Researchers at Cornell University have developed a silent speech recognition interface that uses acoustic sensing and artificial intelligence to continuously recognize up to 31 non-vocalized commands based on lip and mouth movements.
The low-power wearable interface, called EchoSpeech, requires just a few minutes of user training data before it can recognize commands and can be run on a smartphone.
Dr. Ruidong Zhang of Information Sciences “EchoSpeech. is the lead author of Continuous Silent Speech Recognition on Minimally-obtrusive Eyewear Powered by Acoustic Sensing, which will be presented at the Association for Computing Machinery’s conference on Human Factors in Computing Systems. CHI) this month in Hamburg, Germany.
“For people who cannot produce voice, this silent speech technology can be a great addition to the voice synthesizer. It can give patients their voice back,” Zhang said of the potential future uses of the technology.
In its current form, EchoSpeech can be used to communicate with others via smartphone in places where speech is uncomfortable or inappropriate, such as a noisy restaurant or a quiet library. The silent speech interface can also be paired with a pen and used with design software such as CAD, eliminating the need for a keyboard and mouse.
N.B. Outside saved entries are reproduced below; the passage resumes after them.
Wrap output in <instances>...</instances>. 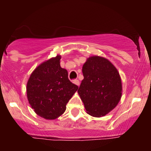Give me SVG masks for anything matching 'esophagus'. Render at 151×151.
Segmentation results:
<instances>
[{"label":"esophagus","instance_id":"esophagus-1","mask_svg":"<svg viewBox=\"0 0 151 151\" xmlns=\"http://www.w3.org/2000/svg\"><path fill=\"white\" fill-rule=\"evenodd\" d=\"M73 83H74L75 85H78V86H79V85H80V81H79L78 80H73Z\"/></svg>","mask_w":151,"mask_h":151}]
</instances>
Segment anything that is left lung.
I'll return each instance as SVG.
<instances>
[{
  "mask_svg": "<svg viewBox=\"0 0 151 151\" xmlns=\"http://www.w3.org/2000/svg\"><path fill=\"white\" fill-rule=\"evenodd\" d=\"M84 79L78 93L87 113L104 116L116 106L121 98L122 84L115 66L104 58L93 56L83 66Z\"/></svg>",
  "mask_w": 151,
  "mask_h": 151,
  "instance_id": "left-lung-1",
  "label": "left lung"
}]
</instances>
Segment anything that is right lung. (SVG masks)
<instances>
[{
  "label": "right lung",
  "mask_w": 151,
  "mask_h": 151,
  "mask_svg": "<svg viewBox=\"0 0 151 151\" xmlns=\"http://www.w3.org/2000/svg\"><path fill=\"white\" fill-rule=\"evenodd\" d=\"M60 56L39 65L27 83L29 104L39 116L53 120L65 112L66 104L78 89L68 77V71L60 66Z\"/></svg>",
  "instance_id": "add662e5"
}]
</instances>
Equipped with a pair of microphones and speakers smaller than a pencil eraser, the EchoSpeech glasses become a wearable AI-powered sonar system that sends and receives sound waves through the face and senses mouth movements. A deep learning algorithm then analyzes these response profiles in real time with an accuracy of around 95%.
“We’re carrying sonar on the body,” said Cheng Zhang, assistant professor of information sciences and director of Cornell’s Smart Computer Interfaces for Future Interactions (SciFi) lab.
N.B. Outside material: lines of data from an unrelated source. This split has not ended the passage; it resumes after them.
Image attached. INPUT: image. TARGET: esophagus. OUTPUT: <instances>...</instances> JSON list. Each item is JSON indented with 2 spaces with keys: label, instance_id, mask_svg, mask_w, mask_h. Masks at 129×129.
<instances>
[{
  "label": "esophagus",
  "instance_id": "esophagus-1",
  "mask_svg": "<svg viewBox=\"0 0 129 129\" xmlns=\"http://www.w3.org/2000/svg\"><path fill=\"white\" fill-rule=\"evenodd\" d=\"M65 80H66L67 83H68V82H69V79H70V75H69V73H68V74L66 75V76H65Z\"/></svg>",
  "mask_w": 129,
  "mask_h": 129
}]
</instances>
“We’re very excited about this system,” he said, “because it’s really pushing the boundaries of performance and privacy. It is small, low-power, and privacy-sensitive, all of which are important features for implementing new, wearable technologies. the real world.”
Most silent speech recognition technologies are limited to some predetermined commands and require the user to face or wear a camera, which is neither practical nor feasible, Zhang Zhang said. There are also serious privacy concerns with wearable cameras, both for the user and those with whom the user interacts, he said.
Acoustic sensing technology like EchoSpeech eliminates the need for wearable cameras. And because audio data is much smaller than image or video data, it requires less bandwidth to process and can be transmitted in real time to a smartphone via Bluetooth, said information science professor Francois Gimbrettier.
“And because data is processed locally on your smartphone instead of being uploaded to the cloud,” he said, “privacy-sensitive information never leaves your control.”